**Required task 1**
From the records below, set down the lines word for word, beginning at the line that contains "Reviewing the scene" and stopping after the line that contains "Answer: (32,16) → (54,16) → (47,33) → (11,29)".

>> Start Supplied passage

# Does anybody else keep changing picks?



## Santuzzo (May 5, 2010)

Hi,

I usually play Ibanez Paul Gilbert picks and then after a few weeks or months I change to Jazz III's (nylon,tortex or ultex). For some reason they feel more comfortable then and I think I can play better with them.
Then another few weeks or months later I change back to the Gilbert picks for the same reason.
This keeps going on, every 2-3 months or so I change between the two, and then I always think "oh, man, this pick works so much better for me, now I will stick with this".
But the cycle keeps repeating, and it's not that I keep trying new different picks, it's just laternating between JazzIII's and Paul Gilbert picks.

Just last week I ordered Paul Gilbert picks in bulk and yesterday I tried a JazzIII again and thought, I should play with those again.....

Does anybody else have this?

Lars


----------



## Fionn (May 5, 2010)

Nope, Jass III Reds all the way!


----------



## ShadyDavey (May 5, 2010)

For ages I swapped between Jazz III's and a metal pick that Jason Becker used to use, then I settled with Jazz III's and never looked back...

until now, when I've just ordered a Red Bear Big Jazzer as the III's seem too fiddly


----------



## youheardme (May 5, 2010)

jazz III's all the way


----------



## darbdavys (May 5, 2010)

JazzIII. Can't play with any other picks, they're just too large


----------



## FWB (May 5, 2010)

Yes. It pisses me off. I switch between jazz III's, stubby's and jazztones.


----------



## Demeyes (May 5, 2010)

It's about the only thing that stays the same. I only use green tortex picks. I've tried a few jazz picks and a few other different ones but I am so used to the ones I use I doubt I'll change.


----------



## 7deadlysins666 (May 5, 2010)

I switched to Dunlop Ultex 2mm Sharp picks for about two weeks, but now I am using the 3mm big stubbies again. I love the ultex feel, and I liked the sharp tip, but I found the pick itself was too big, but I can't find any normal sized ones in 2mm. (Can't deal with picks thinner than that).


----------



## Cashandbrand (May 5, 2010)

Jazz III as well... almost everyone I talk to seems to use 'em


----------



## troyguitar (May 6, 2010)

I've used the same pack of red Jazz III's for 5 years or so and that is all I've ever used really. A few weeks ago, however, I bought a bag of the new carbon fiber max grip jazz III's and will probably be using those for the foreseeable future. The only thing I don't like about the new ones is they're much harder to find when they're dropped since they aren't bright red


----------



## SnowfaLL (May 6, 2010)

I do! I go between Jazz III's (metal/shredding/speed stuff) and Dunlop .60's ultex for slower playing/blues/jazz..


----------



## Aurochs34 (May 6, 2010)

Yeah man I switched around like crazy for the longest time until I started using metal. Now I have 1 pick and that's all I use...most people hate though because it's so heavy 
...but about the size of a jazz III


----------



## Cashandbrand (May 6, 2010)

Yeah... For me, the biggest thing is size


----------



## Santuzzo (May 6, 2010)

>> End Supplied passage
>> Start Data to process

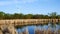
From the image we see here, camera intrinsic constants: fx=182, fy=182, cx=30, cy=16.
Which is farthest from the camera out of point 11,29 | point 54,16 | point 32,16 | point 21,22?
point 32,16

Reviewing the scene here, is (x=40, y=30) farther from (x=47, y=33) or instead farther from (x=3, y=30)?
(x=3, y=30)

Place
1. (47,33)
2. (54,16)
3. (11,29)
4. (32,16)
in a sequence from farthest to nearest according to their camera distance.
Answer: (32,16) → (54,16) → (47,33) → (11,29)

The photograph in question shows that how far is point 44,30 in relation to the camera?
10094 millimetres

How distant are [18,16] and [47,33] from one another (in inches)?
1086

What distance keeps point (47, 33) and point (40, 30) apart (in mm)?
566

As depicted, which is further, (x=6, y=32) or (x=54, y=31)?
(x=54, y=31)

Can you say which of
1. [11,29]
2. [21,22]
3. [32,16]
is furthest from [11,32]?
[32,16]

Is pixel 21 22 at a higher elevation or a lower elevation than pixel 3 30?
lower

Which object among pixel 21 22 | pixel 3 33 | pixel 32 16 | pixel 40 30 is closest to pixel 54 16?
pixel 32 16

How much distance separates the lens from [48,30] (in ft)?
32.7

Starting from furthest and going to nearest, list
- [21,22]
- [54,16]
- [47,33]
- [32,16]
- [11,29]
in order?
[32,16], [54,16], [21,22], [47,33], [11,29]

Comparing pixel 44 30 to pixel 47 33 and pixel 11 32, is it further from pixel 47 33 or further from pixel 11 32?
pixel 11 32

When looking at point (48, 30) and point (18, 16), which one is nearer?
point (48, 30)

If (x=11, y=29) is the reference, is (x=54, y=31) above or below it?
below
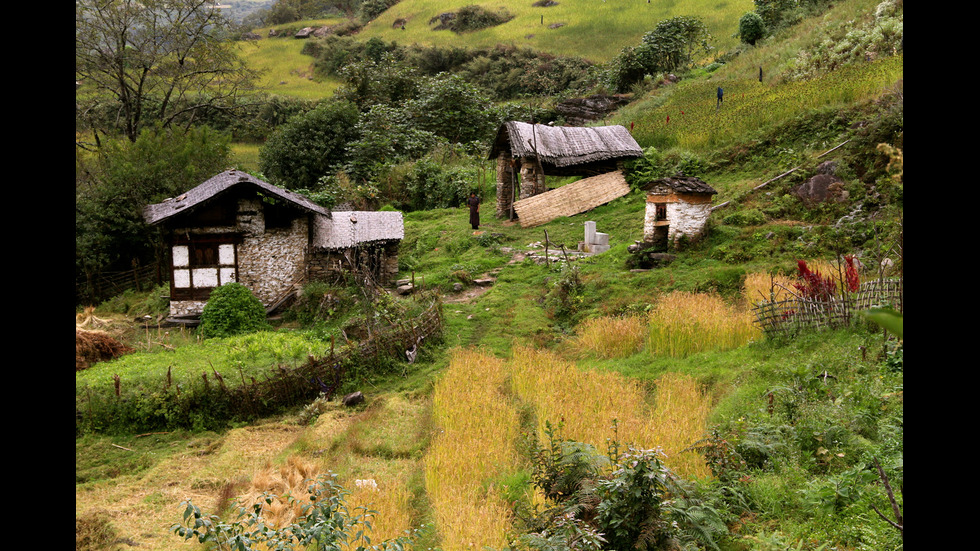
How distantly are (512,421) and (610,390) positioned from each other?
58.0 inches

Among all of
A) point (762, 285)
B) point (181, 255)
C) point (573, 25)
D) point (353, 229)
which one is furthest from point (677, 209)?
point (573, 25)

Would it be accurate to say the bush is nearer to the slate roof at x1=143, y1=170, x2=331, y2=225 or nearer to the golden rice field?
the slate roof at x1=143, y1=170, x2=331, y2=225

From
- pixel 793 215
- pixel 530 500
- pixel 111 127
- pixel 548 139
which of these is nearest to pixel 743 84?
pixel 548 139

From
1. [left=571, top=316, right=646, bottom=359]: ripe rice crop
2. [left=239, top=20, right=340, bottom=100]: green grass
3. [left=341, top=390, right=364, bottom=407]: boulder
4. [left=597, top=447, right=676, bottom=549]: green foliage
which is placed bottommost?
[left=341, top=390, right=364, bottom=407]: boulder

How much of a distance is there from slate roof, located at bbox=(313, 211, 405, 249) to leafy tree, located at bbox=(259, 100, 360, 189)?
13131mm

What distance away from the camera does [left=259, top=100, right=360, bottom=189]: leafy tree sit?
3041 centimetres

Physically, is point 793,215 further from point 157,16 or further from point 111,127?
point 111,127

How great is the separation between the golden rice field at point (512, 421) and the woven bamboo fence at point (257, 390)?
1968 millimetres

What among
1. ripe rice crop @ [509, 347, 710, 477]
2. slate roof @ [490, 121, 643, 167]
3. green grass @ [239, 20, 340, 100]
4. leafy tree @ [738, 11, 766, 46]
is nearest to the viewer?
ripe rice crop @ [509, 347, 710, 477]

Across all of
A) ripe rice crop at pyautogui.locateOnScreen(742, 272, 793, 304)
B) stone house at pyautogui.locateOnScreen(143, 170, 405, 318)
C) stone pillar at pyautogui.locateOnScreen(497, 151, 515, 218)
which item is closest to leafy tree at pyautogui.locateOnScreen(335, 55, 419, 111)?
stone pillar at pyautogui.locateOnScreen(497, 151, 515, 218)

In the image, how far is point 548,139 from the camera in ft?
70.0

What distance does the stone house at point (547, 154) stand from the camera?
68.0 ft

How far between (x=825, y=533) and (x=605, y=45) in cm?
5719

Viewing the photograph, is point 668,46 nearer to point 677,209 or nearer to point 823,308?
point 677,209
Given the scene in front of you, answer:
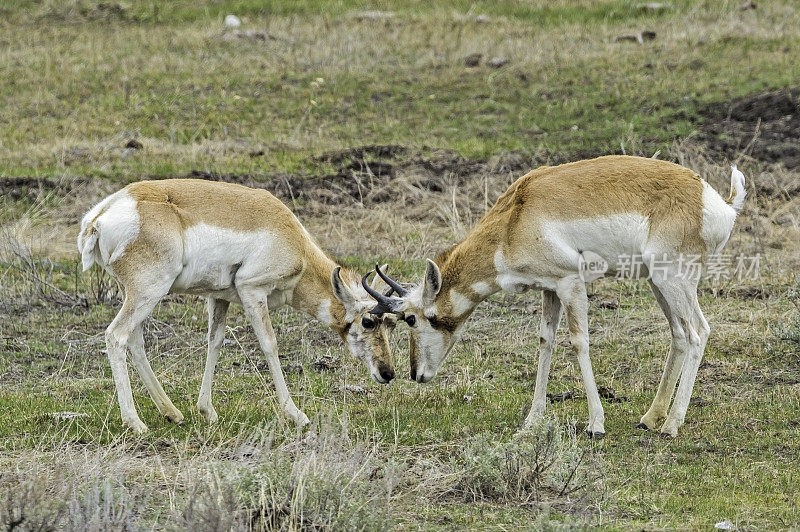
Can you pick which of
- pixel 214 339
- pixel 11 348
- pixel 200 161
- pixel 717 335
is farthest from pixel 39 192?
pixel 717 335

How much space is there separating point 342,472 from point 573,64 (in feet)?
59.1

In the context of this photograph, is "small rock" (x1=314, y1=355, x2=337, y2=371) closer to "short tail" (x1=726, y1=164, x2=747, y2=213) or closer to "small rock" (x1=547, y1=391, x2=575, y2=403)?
"small rock" (x1=547, y1=391, x2=575, y2=403)

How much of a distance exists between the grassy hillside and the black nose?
32cm

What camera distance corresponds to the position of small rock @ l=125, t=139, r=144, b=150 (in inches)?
759

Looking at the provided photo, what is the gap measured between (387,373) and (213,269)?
6.26 feet

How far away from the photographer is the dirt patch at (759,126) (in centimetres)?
1745

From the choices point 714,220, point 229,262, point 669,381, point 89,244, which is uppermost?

>> End Data to process

**Required task 2**
Pull out, word for word, the passage of the guitar pick thread that begins at the words "Just last week" and stops after "Fionn (May 5, 2010)".

**Correct output 1**
Reviewing the scene here, is (x=40, y=30) farther from (x=47, y=33) or instead farther from (x=3, y=30)?
(x=3, y=30)

Place
1. (47,33)
2. (54,16)
3. (11,29)
4. (32,16)
in a sequence from farthest to nearest according to their camera distance.
Answer: (32,16) → (54,16) → (47,33) → (11,29)

**Correct output 2**
Just last week I ordered Paul Gilbert picks in bulk and yesterday I tried a JazzIII again and thought, I should play with those again.....

Does anybody else have this?

Lars


----------



## Fionn (May 5, 2010)